I think I can go a step further in trying to describe this strange, but strangely pleasant, state of consciousness which was spreading through me, spreading along my body and limbs from my head, as quiet ripples spread down from the mouth of a fiord and run up to the shore of every branching inlet. In ordinary states of consciousness we are always aware of making some sort of effort (how much, how often, I have realized since that experience!) to keep steady, to preserve a tiring rigidity. The bellows of the lungs are swelling and drawing at ribs and thorax; packed against them the heart is thrusting and pulling. The coil of the intestines turns, shifts, and sags like a large snake in a sack. The engine of the body, on its frail pelvic bedplate, throbs and drums against its casing. Poised on this casing, with an insecure foothold by the funnel, we try to keep a steady lookout.

Now I had begun to become aware, since I had been looking attentively at the design etched on the wall, and increasingly, as I had been tracing it out, following it serially with my eye, that the quiver of the body had not stopped, but somehow had ceased to require counterbalancing, counterchecking. I don't know how long this—if I may so call it—exercise lasted. I think I must have gone over and around that pattern several times—perhaps quite a number. One thing, however, I was able to reckon; each time a “round” was completed, the tension in myself (how high it had been I had never suspected) was lowered. Finally I could perceive I had reached a certain sea level or datum line, for I no longer felt the slightest wish in either direction—either to stop this curious behavior and get away or to continue it for its very strange but very distinct pleasurableness.

At that moment I heard the voice again at my ear and at the same time became aware that the touch on my neck had been lifted.

“That is part of the meaning—at least as much of it as can be made out, using only this part of the rendering.”
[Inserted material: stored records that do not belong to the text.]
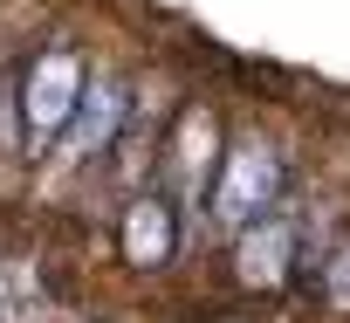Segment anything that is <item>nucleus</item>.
I'll return each mask as SVG.
<instances>
[{
    "label": "nucleus",
    "mask_w": 350,
    "mask_h": 323,
    "mask_svg": "<svg viewBox=\"0 0 350 323\" xmlns=\"http://www.w3.org/2000/svg\"><path fill=\"white\" fill-rule=\"evenodd\" d=\"M172 255V207L165 200H137L131 220H124V261H165Z\"/></svg>",
    "instance_id": "3"
},
{
    "label": "nucleus",
    "mask_w": 350,
    "mask_h": 323,
    "mask_svg": "<svg viewBox=\"0 0 350 323\" xmlns=\"http://www.w3.org/2000/svg\"><path fill=\"white\" fill-rule=\"evenodd\" d=\"M329 302H336V309H350V248L329 261Z\"/></svg>",
    "instance_id": "6"
},
{
    "label": "nucleus",
    "mask_w": 350,
    "mask_h": 323,
    "mask_svg": "<svg viewBox=\"0 0 350 323\" xmlns=\"http://www.w3.org/2000/svg\"><path fill=\"white\" fill-rule=\"evenodd\" d=\"M282 255H288V227L268 220L261 234L241 241V275H247V282H282Z\"/></svg>",
    "instance_id": "4"
},
{
    "label": "nucleus",
    "mask_w": 350,
    "mask_h": 323,
    "mask_svg": "<svg viewBox=\"0 0 350 323\" xmlns=\"http://www.w3.org/2000/svg\"><path fill=\"white\" fill-rule=\"evenodd\" d=\"M76 96H83V76H76V62L69 55H42L35 69H28V96H21V117H28V131H62L69 124V110H76Z\"/></svg>",
    "instance_id": "1"
},
{
    "label": "nucleus",
    "mask_w": 350,
    "mask_h": 323,
    "mask_svg": "<svg viewBox=\"0 0 350 323\" xmlns=\"http://www.w3.org/2000/svg\"><path fill=\"white\" fill-rule=\"evenodd\" d=\"M275 186H282V166H275V151L247 144V151H234V166H227V179H220L213 207H220L227 220H254V214L275 200Z\"/></svg>",
    "instance_id": "2"
},
{
    "label": "nucleus",
    "mask_w": 350,
    "mask_h": 323,
    "mask_svg": "<svg viewBox=\"0 0 350 323\" xmlns=\"http://www.w3.org/2000/svg\"><path fill=\"white\" fill-rule=\"evenodd\" d=\"M117 117H124V96H117V90H90V103H83V124H76V151L103 144V138L117 131Z\"/></svg>",
    "instance_id": "5"
}]
</instances>
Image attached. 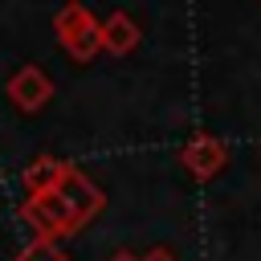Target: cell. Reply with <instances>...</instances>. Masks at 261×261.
<instances>
[{"instance_id":"11","label":"cell","mask_w":261,"mask_h":261,"mask_svg":"<svg viewBox=\"0 0 261 261\" xmlns=\"http://www.w3.org/2000/svg\"><path fill=\"white\" fill-rule=\"evenodd\" d=\"M257 4H261V0H257Z\"/></svg>"},{"instance_id":"5","label":"cell","mask_w":261,"mask_h":261,"mask_svg":"<svg viewBox=\"0 0 261 261\" xmlns=\"http://www.w3.org/2000/svg\"><path fill=\"white\" fill-rule=\"evenodd\" d=\"M57 196L69 204V212L77 216V224H82V228H86V224H90V220L106 208V192H102V188H98V184H94L82 167H73V163H69L65 179L57 184Z\"/></svg>"},{"instance_id":"6","label":"cell","mask_w":261,"mask_h":261,"mask_svg":"<svg viewBox=\"0 0 261 261\" xmlns=\"http://www.w3.org/2000/svg\"><path fill=\"white\" fill-rule=\"evenodd\" d=\"M139 41H143V29H139V20H135L130 12L114 8V12L102 20V53H110V57H130V53L139 49Z\"/></svg>"},{"instance_id":"2","label":"cell","mask_w":261,"mask_h":261,"mask_svg":"<svg viewBox=\"0 0 261 261\" xmlns=\"http://www.w3.org/2000/svg\"><path fill=\"white\" fill-rule=\"evenodd\" d=\"M20 220L33 228V237H37V241H61V237L82 232L77 216L69 212V204H65L57 192L24 196V200H20Z\"/></svg>"},{"instance_id":"10","label":"cell","mask_w":261,"mask_h":261,"mask_svg":"<svg viewBox=\"0 0 261 261\" xmlns=\"http://www.w3.org/2000/svg\"><path fill=\"white\" fill-rule=\"evenodd\" d=\"M106 261H143V257H135V253H130V249H118V253H110V257H106Z\"/></svg>"},{"instance_id":"3","label":"cell","mask_w":261,"mask_h":261,"mask_svg":"<svg viewBox=\"0 0 261 261\" xmlns=\"http://www.w3.org/2000/svg\"><path fill=\"white\" fill-rule=\"evenodd\" d=\"M4 98H8L20 114H37V110H45L49 98H53V77H49L41 65H20V69L8 73Z\"/></svg>"},{"instance_id":"1","label":"cell","mask_w":261,"mask_h":261,"mask_svg":"<svg viewBox=\"0 0 261 261\" xmlns=\"http://www.w3.org/2000/svg\"><path fill=\"white\" fill-rule=\"evenodd\" d=\"M53 37L65 49V57H73L77 65H86L102 53V20H94V12L82 0H65L53 12Z\"/></svg>"},{"instance_id":"8","label":"cell","mask_w":261,"mask_h":261,"mask_svg":"<svg viewBox=\"0 0 261 261\" xmlns=\"http://www.w3.org/2000/svg\"><path fill=\"white\" fill-rule=\"evenodd\" d=\"M12 261H69V253L61 249V241H37V237H33Z\"/></svg>"},{"instance_id":"4","label":"cell","mask_w":261,"mask_h":261,"mask_svg":"<svg viewBox=\"0 0 261 261\" xmlns=\"http://www.w3.org/2000/svg\"><path fill=\"white\" fill-rule=\"evenodd\" d=\"M179 163H184V171L196 184H208L212 175H220L228 167V147H224V139H216V135L204 130V135H192L179 147Z\"/></svg>"},{"instance_id":"7","label":"cell","mask_w":261,"mask_h":261,"mask_svg":"<svg viewBox=\"0 0 261 261\" xmlns=\"http://www.w3.org/2000/svg\"><path fill=\"white\" fill-rule=\"evenodd\" d=\"M65 171H69V163H65V159H57V155L41 151V155H33V159L24 163L20 184H24V192H29V196H45V192H57V184L65 179Z\"/></svg>"},{"instance_id":"9","label":"cell","mask_w":261,"mask_h":261,"mask_svg":"<svg viewBox=\"0 0 261 261\" xmlns=\"http://www.w3.org/2000/svg\"><path fill=\"white\" fill-rule=\"evenodd\" d=\"M143 261H179V257H175L171 249H163V245H155V249H151V253H147Z\"/></svg>"}]
</instances>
The remark is, of course, far from self-evident; I can see that, as I put it down. Indeed, listening through the rational mind, I realized the outward senselessness of the words which I was hearing. But a deep pervading part of my mind, some profound understanding which was not confined to the reason, or even the brain, but which suffused and possessed the whole body, this larger consciousness had experienced under the speaker's guidance and so knew what he meant. The experience which I had had while swinging my head to follow those scratched lines on the stone, though not an experience I had ever had before (and so I had no words to describe it), was so complete, so massive, that I needed no more argument. Instead, I swung slowly around and, turning my back to the drawing, sat on a low stone ramp which, some two feet off the ground, terminated the great western alcove's bands of concentric arches.